Fry the Lemon Slices:
In a small, separate skillet, add a small amount of oil. Fry the thin lemon slices until they are lightly browned, translucent, and crispy on the edges. Remove and drain on a paper towel.
Melt the Cheese and Prosciutto
Preheat:
Your oven's broiler or set a toaster oven to high. Place the pan-fried flounder fillets on a baking sheet. Lay two slices of prosciutto ham and one slice of smoked provolone cheese on top of each fillet
Broil:
1–2 minutes, or just until the cheese is melted and the prosciutto is slightly warmed and crinkled.

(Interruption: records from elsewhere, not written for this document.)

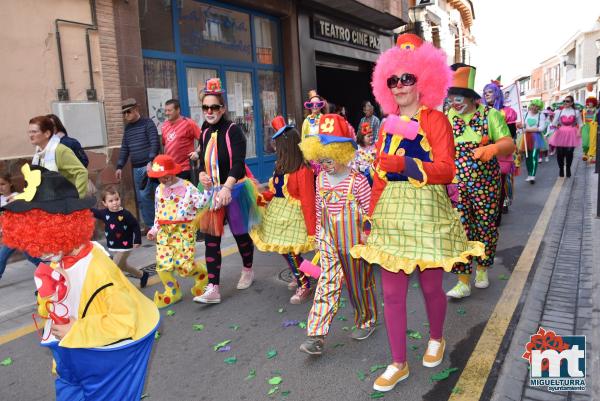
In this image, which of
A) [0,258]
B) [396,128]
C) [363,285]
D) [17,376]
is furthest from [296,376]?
[0,258]

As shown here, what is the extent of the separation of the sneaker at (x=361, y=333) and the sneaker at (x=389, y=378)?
0.71 meters

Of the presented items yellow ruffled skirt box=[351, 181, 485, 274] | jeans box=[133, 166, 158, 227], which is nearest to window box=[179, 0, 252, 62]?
jeans box=[133, 166, 158, 227]

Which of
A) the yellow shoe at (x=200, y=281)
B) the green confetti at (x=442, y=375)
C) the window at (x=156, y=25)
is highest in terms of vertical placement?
the window at (x=156, y=25)

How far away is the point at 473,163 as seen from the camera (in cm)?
446

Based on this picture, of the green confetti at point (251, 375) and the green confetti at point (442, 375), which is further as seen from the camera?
the green confetti at point (251, 375)

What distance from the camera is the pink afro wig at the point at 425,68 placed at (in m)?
3.06

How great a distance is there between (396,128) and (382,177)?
352 mm

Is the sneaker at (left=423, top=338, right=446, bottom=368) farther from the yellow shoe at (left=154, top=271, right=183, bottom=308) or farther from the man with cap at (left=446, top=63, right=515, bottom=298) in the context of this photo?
the yellow shoe at (left=154, top=271, right=183, bottom=308)

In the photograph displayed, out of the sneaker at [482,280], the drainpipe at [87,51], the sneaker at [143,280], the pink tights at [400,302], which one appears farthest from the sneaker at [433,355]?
the drainpipe at [87,51]

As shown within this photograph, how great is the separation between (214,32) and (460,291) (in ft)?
27.0

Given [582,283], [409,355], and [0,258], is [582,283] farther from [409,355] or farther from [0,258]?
[0,258]

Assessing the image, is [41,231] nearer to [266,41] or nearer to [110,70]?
[110,70]

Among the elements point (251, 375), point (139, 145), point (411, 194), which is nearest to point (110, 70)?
point (139, 145)

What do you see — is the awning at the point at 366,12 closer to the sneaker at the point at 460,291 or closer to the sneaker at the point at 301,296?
the sneaker at the point at 301,296
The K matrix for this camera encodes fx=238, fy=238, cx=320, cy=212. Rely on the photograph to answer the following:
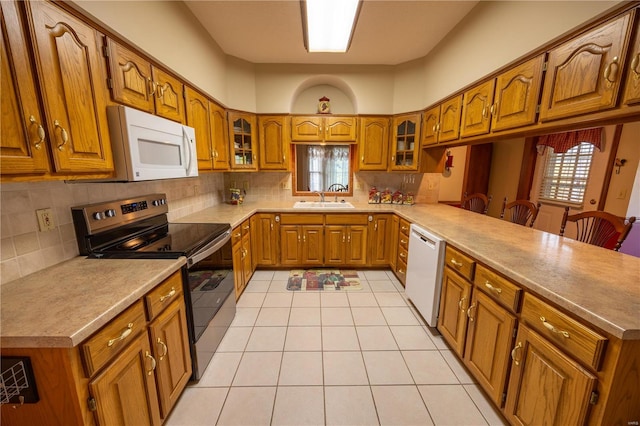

Make the Brown Butter Sauce
Prep Butter:
In a small saucepan, melt the 4 tablespoons of butter over medium heat. Continue cooking, stirring occasionally, until the butter melts, foams, and the milk solids at the bottom begin to brown and smell nutty (beurre noisette). This should take 3–5 minutes.
Finish Sauce:
Remove the pan from the heat immediately to stop the cooking. Stir in the capers and the optional fresh lemon juice for balance.
Final Assembly
Place
A bed of wild arugula and sliced tomatoes on each plate.
Top
The greens with the Flounder Saltimbocca cutlets.
Spoon
the brown butter sauce over the fish and garnish with the crispy fried lemon slices. Serve immediately.